=== Begin Enclosure ===
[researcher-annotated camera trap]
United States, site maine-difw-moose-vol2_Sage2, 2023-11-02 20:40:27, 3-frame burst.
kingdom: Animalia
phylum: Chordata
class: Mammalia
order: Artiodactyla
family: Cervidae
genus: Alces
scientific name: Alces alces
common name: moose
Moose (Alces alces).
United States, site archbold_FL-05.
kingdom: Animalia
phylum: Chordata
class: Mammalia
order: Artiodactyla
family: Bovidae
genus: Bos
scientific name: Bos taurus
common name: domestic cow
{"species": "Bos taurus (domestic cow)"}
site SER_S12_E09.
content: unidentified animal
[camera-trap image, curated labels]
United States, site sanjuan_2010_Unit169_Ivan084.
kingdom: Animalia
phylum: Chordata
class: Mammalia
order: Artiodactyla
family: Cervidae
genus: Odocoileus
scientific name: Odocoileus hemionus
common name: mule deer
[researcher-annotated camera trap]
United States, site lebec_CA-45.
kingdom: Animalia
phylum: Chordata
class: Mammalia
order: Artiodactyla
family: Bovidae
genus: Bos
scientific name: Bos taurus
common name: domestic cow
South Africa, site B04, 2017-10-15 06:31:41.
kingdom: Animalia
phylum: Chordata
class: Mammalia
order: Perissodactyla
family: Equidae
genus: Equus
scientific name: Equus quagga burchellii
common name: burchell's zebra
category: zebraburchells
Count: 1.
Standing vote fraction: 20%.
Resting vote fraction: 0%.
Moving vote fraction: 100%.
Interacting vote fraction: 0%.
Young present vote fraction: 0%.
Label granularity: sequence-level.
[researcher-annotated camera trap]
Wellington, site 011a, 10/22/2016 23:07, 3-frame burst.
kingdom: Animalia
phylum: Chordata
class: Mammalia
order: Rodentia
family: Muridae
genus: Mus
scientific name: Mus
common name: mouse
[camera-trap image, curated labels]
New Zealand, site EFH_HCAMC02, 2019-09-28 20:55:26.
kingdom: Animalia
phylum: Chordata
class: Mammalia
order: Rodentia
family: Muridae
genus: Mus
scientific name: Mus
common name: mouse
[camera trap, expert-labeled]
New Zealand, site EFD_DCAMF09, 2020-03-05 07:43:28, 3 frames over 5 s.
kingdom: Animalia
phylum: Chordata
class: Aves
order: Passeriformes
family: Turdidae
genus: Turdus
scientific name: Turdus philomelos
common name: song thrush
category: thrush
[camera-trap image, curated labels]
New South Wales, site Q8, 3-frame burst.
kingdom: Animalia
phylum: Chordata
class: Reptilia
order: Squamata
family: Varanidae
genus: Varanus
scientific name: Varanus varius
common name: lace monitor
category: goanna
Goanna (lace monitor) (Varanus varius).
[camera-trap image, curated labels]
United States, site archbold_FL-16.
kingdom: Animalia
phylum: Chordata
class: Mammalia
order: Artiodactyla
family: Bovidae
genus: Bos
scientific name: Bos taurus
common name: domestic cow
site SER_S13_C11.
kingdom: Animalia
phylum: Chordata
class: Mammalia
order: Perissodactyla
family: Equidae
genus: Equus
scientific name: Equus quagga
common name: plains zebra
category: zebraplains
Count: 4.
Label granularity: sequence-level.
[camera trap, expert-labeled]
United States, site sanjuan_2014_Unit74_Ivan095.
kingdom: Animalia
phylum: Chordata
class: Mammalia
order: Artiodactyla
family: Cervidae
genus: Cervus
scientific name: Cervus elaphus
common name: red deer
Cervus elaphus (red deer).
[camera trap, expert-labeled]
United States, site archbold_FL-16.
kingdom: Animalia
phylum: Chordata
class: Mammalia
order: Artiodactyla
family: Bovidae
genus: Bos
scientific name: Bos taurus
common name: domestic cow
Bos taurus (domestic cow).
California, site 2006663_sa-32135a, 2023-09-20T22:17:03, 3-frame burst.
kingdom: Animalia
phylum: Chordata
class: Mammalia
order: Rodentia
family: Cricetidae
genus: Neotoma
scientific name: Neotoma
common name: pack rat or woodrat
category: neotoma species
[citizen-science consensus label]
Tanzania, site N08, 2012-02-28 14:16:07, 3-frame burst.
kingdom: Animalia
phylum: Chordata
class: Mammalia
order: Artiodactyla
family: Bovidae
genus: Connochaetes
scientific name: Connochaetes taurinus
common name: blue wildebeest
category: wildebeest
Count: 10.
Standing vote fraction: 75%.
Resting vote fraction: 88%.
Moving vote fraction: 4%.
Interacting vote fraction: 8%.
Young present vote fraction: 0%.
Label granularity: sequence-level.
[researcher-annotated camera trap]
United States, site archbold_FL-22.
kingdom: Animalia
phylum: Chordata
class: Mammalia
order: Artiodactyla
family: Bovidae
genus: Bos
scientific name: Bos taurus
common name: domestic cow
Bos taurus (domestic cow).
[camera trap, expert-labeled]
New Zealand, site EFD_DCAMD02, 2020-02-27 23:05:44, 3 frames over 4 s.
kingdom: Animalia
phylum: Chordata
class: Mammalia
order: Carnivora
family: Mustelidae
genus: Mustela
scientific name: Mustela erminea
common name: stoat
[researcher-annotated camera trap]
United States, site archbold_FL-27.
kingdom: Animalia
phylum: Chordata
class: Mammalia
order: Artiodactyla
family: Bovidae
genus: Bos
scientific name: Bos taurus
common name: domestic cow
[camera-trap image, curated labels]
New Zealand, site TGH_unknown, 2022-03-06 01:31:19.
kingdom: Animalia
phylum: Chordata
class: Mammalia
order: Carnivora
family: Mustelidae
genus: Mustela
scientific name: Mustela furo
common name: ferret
=== End Enclosure ===
- [Task to complete] Wherever the string "States" shows up in a line of the records, count that line once. Report the total alone.

- [Response area] 9